On 14/11/23 11:09, Zhenzhong Duan wrote:
> This gives management tools like libvirt a chance to open the vfio
> cdev with privilege and pass FD to qemu. This way qemu never needs
> to have privilege to open a VFIO or iommu cdev node.
> 
> Together with the earlier support of pre-opening /dev/iommu device,
> now we have full support of passing a vfio device to unprivileged
> qemu by management tool. This mode is no more considered for the
> legacy backend.
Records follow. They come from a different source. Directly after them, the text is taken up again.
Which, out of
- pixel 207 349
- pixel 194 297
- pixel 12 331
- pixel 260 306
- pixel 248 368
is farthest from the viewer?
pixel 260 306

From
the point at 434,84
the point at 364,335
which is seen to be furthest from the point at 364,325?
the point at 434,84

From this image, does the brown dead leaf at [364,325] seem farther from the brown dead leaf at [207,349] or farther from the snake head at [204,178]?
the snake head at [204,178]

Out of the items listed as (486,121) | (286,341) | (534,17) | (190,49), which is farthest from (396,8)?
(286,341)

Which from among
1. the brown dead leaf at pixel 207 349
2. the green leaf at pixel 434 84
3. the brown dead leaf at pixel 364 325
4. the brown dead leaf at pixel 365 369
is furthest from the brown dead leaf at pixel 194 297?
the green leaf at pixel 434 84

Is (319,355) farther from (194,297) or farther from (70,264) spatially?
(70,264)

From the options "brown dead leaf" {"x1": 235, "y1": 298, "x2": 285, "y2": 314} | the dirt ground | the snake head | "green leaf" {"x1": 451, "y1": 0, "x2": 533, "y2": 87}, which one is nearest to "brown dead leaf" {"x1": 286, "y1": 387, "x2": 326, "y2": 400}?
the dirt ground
So let's remove the "TODO" comment.
> 
> Add helper functions vfio_device_set_fd() and vfio_device_get_name()
> to set fd and get device name, they will also be used by other vfio
> devices.
> 
> There is no easy way to check if a device is mdev with FD passing,
> so fail the x-balloon-allowed check unconditionally in this case.
> 
> There is also no easy way to get BDF as name with FD passing, so
> we fake a name by VFIO_FD[fd].
> 
> Signed-off-by: Zhenzhong Duan <zhenzhong.duan@intel.com>
> ---
> v6: simplify CONFIG_IOMMUFD checking code
>      introduce a helper vfio_device_set_fd
> 
>   include/hw/vfio/vfio-common.h |  3 +++
>   hw/vfio/helpers.c             | 44 +++++++++++++++++++++++++++++++++++
>   hw/vfio/iommufd.c             | 12 ++++++----
>   hw/vfio/pci.c                 | 28 ++++++++++++----------
>   4 files changed, 71 insertions(+), 16 deletions(-)
> 
> diff --git a/include/hw/vfio/vfio-common.h b/include/hw/vfio/vfio-common.h
> index 3dac5c167e..567e5f7bea 100644
> --- a/include/hw/vfio/vfio-common.h
> +++ b/include/hw/vfio/vfio-common.h
> @@ -251,4 +251,7 @@ int vfio_devices_query_dirty_bitmap(VFIOContainerBase *bcontainer,
>                                       hwaddr size);
>   int vfio_get_dirty_bitmap(VFIOContainerBase *bcontainer, uint64_t iova,
>                                    uint64_t size, ram_addr_t ram_addr);
> +

Please add bare documentation:

   /* Returns 0 on success, or a negative errno. */

> +int vfio_device_get_name(VFIODevice *vbasedev, Error **errp);

Functions taking an Error** param should return a boolean, so:

   /* Return: true on success, else false setting @errp with error. */

> +void vfio_device_set_fd(VFIODevice *vbasedev, const char *str, Error **errp);
>   #endif /* HW_VFIO_VFIO_COMMON_H */


> @@ -609,3 +611,45 @@ bool vfio_has_region_cap(VFIODevice *vbasedev, int region, uint16_t cap_type)
>   
>       return ret;
>   }
> +
> +int vfio_device_get_name(VFIODevice *vbasedev, Error **errp)
> +{
> +    struct stat st;
> +
> +    if (vbasedev->fd < 0) {
> +        if (stat(vbasedev->sysfsdev, &st) < 0) {
> +            error_setg_errno(errp, errno, "no such host device");
> +            error_prepend(errp, VFIO_MSG_PREFIX, vbasedev->sysfsdev);
> +            return -errno;
> +        }
> +        /* User may specify a name, e.g: VFIO platform device */
> +        if (!vbasedev->name) {
> +            vbasedev->name = g_path_get_basename(vbasedev->sysfsdev);
> +        }
> +    } else {
> +        if (!vbasedev->iommufd) {
> +            error_setg(errp, "Use FD passing only with iommufd backend");
> +            return -EINVAL;
> +        }
> +        /*
> +         * Give a name with fd so any function printing out vbasedev->name
> +         * will not break.
> +         */
> +        if (!vbasedev->name) {
> +            vbasedev->name = g_strdup_printf("VFIO_FD%d", vbasedev->fd);
> +        }
> +    }
> +
> +    return 0;
> +}
> +
> +void vfio_device_set_fd(VFIODevice *vbasedev, const char *str, Error **errp)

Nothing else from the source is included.